── Given entries ──
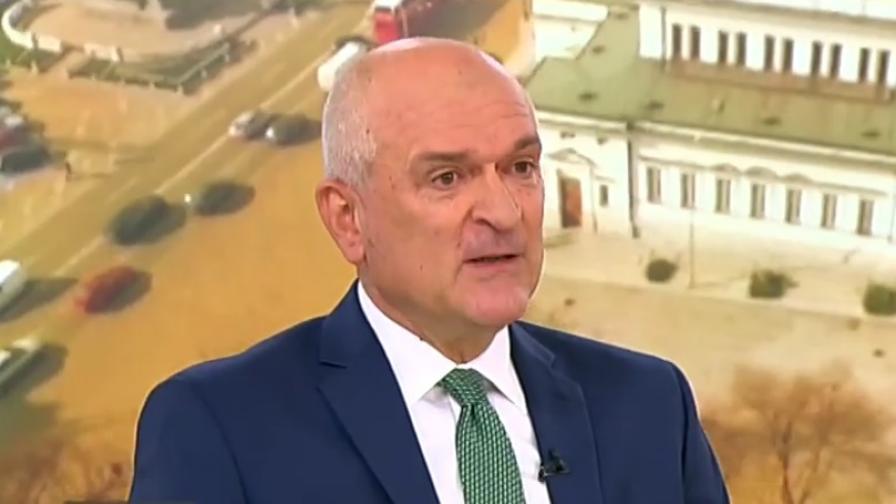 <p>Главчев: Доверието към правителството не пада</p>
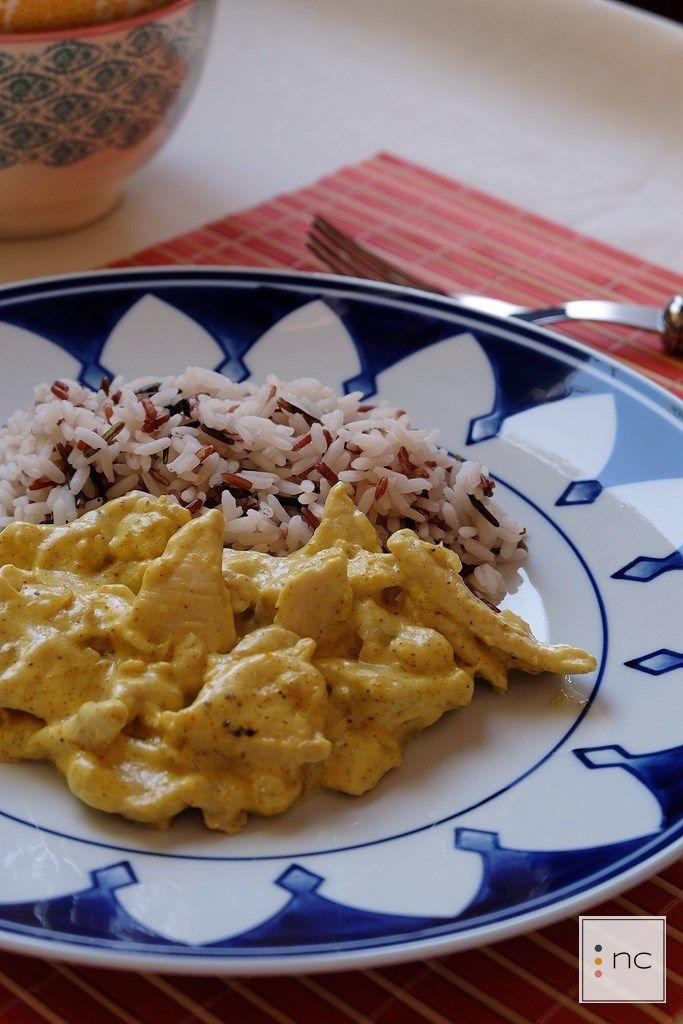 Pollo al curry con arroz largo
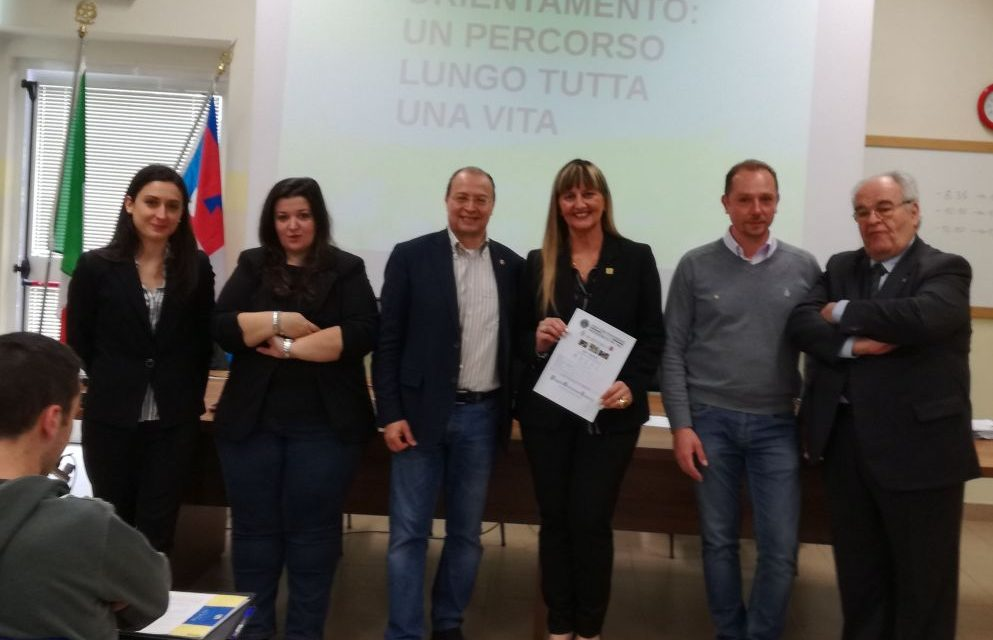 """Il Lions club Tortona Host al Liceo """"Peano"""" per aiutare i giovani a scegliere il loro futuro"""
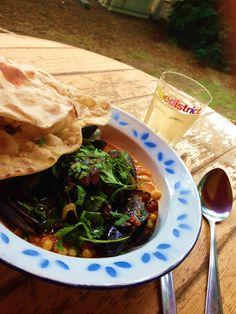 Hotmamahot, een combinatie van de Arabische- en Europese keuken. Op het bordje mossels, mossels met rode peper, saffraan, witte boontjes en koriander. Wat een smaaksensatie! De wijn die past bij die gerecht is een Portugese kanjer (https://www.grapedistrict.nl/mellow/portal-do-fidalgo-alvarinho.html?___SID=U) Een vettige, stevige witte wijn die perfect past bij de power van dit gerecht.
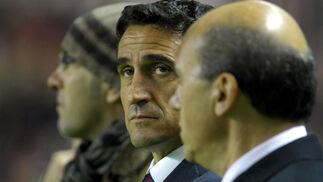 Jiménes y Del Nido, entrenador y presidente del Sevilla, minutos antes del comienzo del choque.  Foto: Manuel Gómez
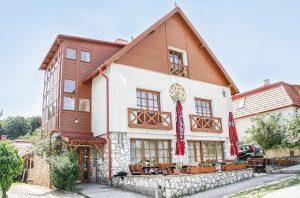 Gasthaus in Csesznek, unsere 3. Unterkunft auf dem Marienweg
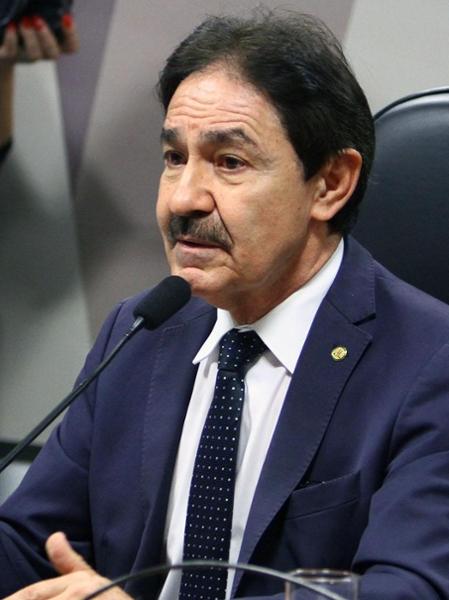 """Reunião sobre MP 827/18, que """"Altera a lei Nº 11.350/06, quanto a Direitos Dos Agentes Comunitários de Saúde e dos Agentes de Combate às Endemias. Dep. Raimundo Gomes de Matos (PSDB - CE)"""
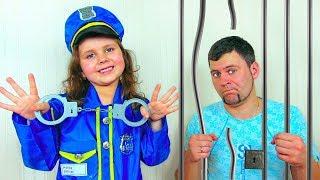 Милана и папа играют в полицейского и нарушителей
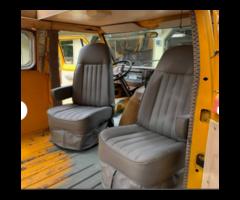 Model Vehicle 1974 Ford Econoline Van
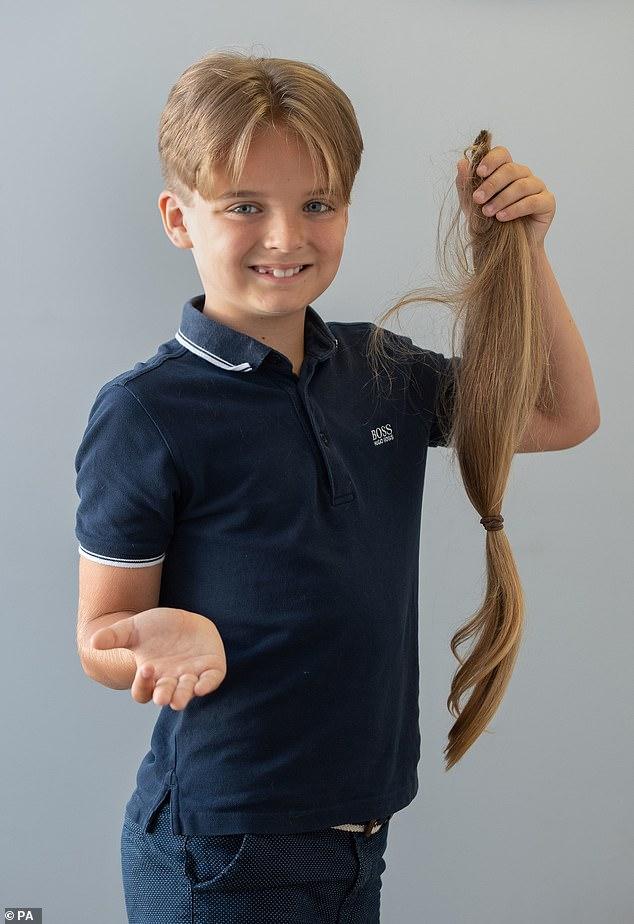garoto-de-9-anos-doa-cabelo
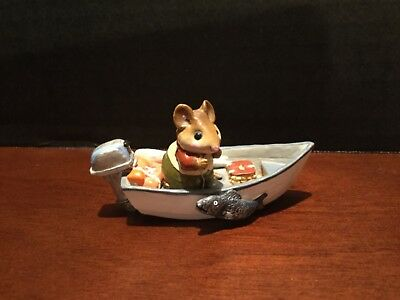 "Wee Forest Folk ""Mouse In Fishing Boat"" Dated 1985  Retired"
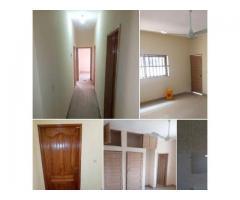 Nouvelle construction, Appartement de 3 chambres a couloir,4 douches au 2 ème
───
**What is expected**
Omit the pictures. Print, word for word, the lines from the beginning of the entries above through the line that holds "Lions club Tortona".

**Problem solution**
 <p>Главчев: Доверието към правителството не пада</p>
 Pollo al curry con arroz largo
 """Il Lions club Tortona Host al Liceo """"Peano"""" per aiutare i giovani a scegliere il loro futuro"""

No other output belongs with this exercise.